Fining directors a good move, but more protection needed


  • Business
  • Saturday, 25 Jun 2011

QUIETLY (and thankfully), it stopped. At one time, Bursa Malaysia's range of enforcement actions included slapping fines on companies that breached the exchange's listing requirements. Eventually, it dawned on the authorities that when the listed companies were asked to pay fines because the management had done wrong, the minority shareholders ended up being penalised twice, especially when the companies were in financial difficulties.

It was bad enough that these shareholders had put money in businesses that were not run well, but what was worse was that the companies' funds were further depleted to pay the regulator for the sins of the management.

In 2008, Bursa Malaysia refined its enforcement policy. Judging from the exchange's media releases, the last listed company to be fined by the exchange was Gold Bridge Engineering & Construction Bhd. That was in February for late submission of its 2007 annual audited accounts and first quarterly report for financial year 2008.

From then on, the companies are publicly reprimanded but not fined. The reprimands mainly function as red flags that alert investors to the fact that these companies have failed to comply with certain listing requirements.

The fines, on the other hand, are for deterrent effect.
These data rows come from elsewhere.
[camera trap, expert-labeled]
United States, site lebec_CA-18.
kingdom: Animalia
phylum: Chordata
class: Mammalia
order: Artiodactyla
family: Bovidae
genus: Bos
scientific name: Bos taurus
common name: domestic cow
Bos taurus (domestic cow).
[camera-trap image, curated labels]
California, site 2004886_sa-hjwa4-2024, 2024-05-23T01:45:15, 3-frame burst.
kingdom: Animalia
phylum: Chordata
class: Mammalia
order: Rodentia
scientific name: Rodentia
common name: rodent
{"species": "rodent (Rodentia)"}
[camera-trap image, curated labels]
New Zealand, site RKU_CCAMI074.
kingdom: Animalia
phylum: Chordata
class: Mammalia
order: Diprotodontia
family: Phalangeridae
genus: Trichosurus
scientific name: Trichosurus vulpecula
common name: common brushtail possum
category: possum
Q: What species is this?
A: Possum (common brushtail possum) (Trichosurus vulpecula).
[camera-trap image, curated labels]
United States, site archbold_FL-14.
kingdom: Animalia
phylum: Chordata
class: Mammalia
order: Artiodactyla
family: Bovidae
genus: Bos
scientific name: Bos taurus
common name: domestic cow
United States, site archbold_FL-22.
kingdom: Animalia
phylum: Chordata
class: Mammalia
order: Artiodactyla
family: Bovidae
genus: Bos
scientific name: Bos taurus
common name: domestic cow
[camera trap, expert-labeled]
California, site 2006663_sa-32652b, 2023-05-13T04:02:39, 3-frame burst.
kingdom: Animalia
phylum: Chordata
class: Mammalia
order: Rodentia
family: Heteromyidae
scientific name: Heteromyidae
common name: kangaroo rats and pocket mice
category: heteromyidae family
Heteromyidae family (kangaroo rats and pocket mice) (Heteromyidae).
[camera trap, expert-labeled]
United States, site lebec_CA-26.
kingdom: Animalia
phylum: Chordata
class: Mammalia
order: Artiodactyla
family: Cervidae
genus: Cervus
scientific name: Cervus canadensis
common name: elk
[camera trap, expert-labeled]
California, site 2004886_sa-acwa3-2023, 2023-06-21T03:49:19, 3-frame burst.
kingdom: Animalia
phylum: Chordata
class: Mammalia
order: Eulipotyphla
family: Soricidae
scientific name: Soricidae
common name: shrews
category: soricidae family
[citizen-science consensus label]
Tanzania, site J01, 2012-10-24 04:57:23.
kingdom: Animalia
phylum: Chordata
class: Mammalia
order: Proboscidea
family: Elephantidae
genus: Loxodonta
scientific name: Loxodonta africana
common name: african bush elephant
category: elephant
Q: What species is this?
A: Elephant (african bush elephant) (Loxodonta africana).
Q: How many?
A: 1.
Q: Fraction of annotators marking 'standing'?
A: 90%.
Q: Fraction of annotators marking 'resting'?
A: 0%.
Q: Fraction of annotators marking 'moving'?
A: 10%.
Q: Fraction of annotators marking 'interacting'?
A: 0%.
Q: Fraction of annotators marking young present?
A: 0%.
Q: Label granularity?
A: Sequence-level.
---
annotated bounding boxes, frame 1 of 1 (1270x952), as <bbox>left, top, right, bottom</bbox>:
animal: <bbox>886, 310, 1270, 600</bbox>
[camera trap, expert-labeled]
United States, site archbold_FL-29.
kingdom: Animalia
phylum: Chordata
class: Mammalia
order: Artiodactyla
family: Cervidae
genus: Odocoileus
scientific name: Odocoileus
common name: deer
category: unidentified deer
So, these days, who gets hit where it's supposed to hurt the most? The directors, of course.

The exchange had already been imposing fines on directors before 2008, but not with the frequency and severity we see today. In 2007, 22 directors from seven companies were fined about RM1.5mil in total. So far this year, Bursa Malaysia has fined 16 directors of four companies to the tune of a whopping RM4.4mil. Ouch!

(Bear in mind though that of the RM4.4mil, RM2.5mil relates to the bizarre developments at Kenmark Industrial Co (M) Bhd. The directors who were fined were its three Taiwanese directors, James Hwang, Chang Chin-Chuan and Chen Wen-Ling, and all of them have not been seen in Malaysia for well over a year, making it unlikely that Bursa Malaysia can get them to cough up the money.)

Is this strategy of intently going after the directors sufficiently solid? If we go by the aphorism that a chain is only as strong as its weakest link, we should look at the case of Golden Plus Holdings Bhd (GPlus).

On June 22, Bursa Malaysia publicly reprimanded the property developer for breaches of the listing requirements. The exchange also publicly reprimanded GPlus' seven directors and fined them RM200,000 each. Essentially, the company and the directors were hauled up for not complying with the exchange's “numerous directives” to appoint a special auditor and to allow the accounting firm to proceed with a special audit ordered by the exchange.

This is not the first time that the company has faced enforcement actions. In October 2009, GPlus was publicly reprimanded for delays in submitting its audited accounts, annual report and quarterly report. Its six directors were also publicly reprimanded and fined RM120, 400. Six months later, the company was publicly reprimanded again for similar breaches of the listing requirements. This time, the directors were not penalised.

Here we have a company that has persistently drawn the wrong kind of attention. In less than two years, GPlus has been publicly reprimanded thrice and its board of directors have been fined twice, with the fines totalling RM1.52mil. Is there such a thing as the final straw in matters like this?

It's not just the frontline regulator's patience that's being tested. The GPlus case invites scrutiny of the fine balance between being fair to the minority shareholders and protecting other investors.

Stock exchanges don't usually delist companies just because the companies flout the listing rules. The rationale is that such a move would be unfair to those who own shares in the companies and yet have no say in how the companies are run. Ordinarily, the financially distressed companies are the ones booted out when they're no longer fit to be listed.

What about companies that appear to be healthy but do not always follow the rules? Yes, it's reasonable for exchanges to say it's up to the investors to check the companies' track record before buying their securities, but what then? Are we relying on good old caveat emptor?

The decision to fine directors instead of the listed companies is good for minority shareholders. Next, we ought to consider how better to protect the other investors, going beyond the mantra that in a disclosure-based regime, all that they need to know has already been announced. The problem is, here's one thing we don't know yet: If a listed company repeatedly breaches the listing requirements, why does it still deserve to be listed?

Executive editor Errol Oh is not a baseball fan, but he does believe that after three strikes, you're out.